Page text:

■ ■ ■ ■ ■

The centre’s vacant caretaker’s suite was also renovated and the space served as the test case for the park board’s artist in residence program, which has since spread to seven locations.

But 62-year-old Daum, who remembers the old farmhouse, stone walls, greenhouses and cows that occupied the land where Moberly Arts and Cultural Centre stands, says that because of its location, the arts centre isn’t well known.

The centre, which includes a black box theatre, a sprung floor and a kitchen and is perched on the corner of a large swathe of leafy green in the middle of a residential area, is a revelation to anyone not familiar with the area.

But it was once a home away from home for Holmes. He and his wife, Norma, celebrated their 50th wedding anniversary there in 2005 and an artistic depiction of the couple is featured on a tile on one the walls. The community and an artist in residence created the tiles.

■ ■ ■ ■ ■

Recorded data
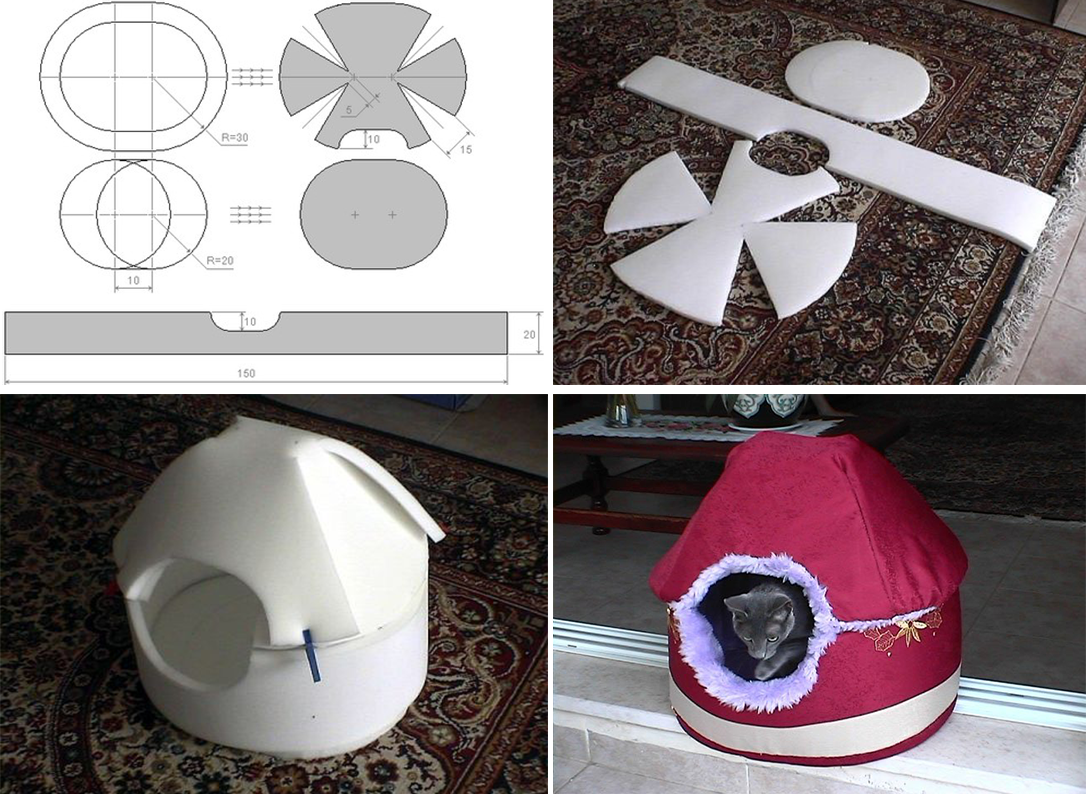 R=30

5

10

15

R=20

10

10

20

150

■ ■ ■ ■ ■

Activity list:
(1) Can you reproduce, word for word, the stretch of the Moberly Arts and Cultural Centre passage from "The centre, which" through "created the tiles."?
(2) Can you carry the Moberly Arts and Cultural Centre passage forward, picking up right after its final sentence?

Replies:
(1)
The centre, which includes a black box theatre, a sprung floor and a kitchen and is perched on the corner of a large swathe of leafy green in the middle of a residential area, is a revelation to anyone not familiar with the area.

But it was once a home away from home for Holmes. He and his wife, Norma, celebrated their 50th wedding anniversary there in 2005 and an artistic depiction of the couple is featured on a tile on one the walls. The community and an artist in residence created the tiles.

(2)
Holmes doesn’t get to Moberly as often as he would like, but he returns for the annual university and college big band day and special functions.

Seeing arts programmer Danita Noyes sparked a fond memory for him, Tuesday afternoon.

About a decade ago, a passerby heard music coming from the building, stopped and knocked. Holmes said when Noyes asked the stranger what he wanted, the man said he wanted a dance. So they did.

Daum credits community members with creating magical moments like that.

“This place would never have existed without the community going out and knocking on doors,” Holmes added.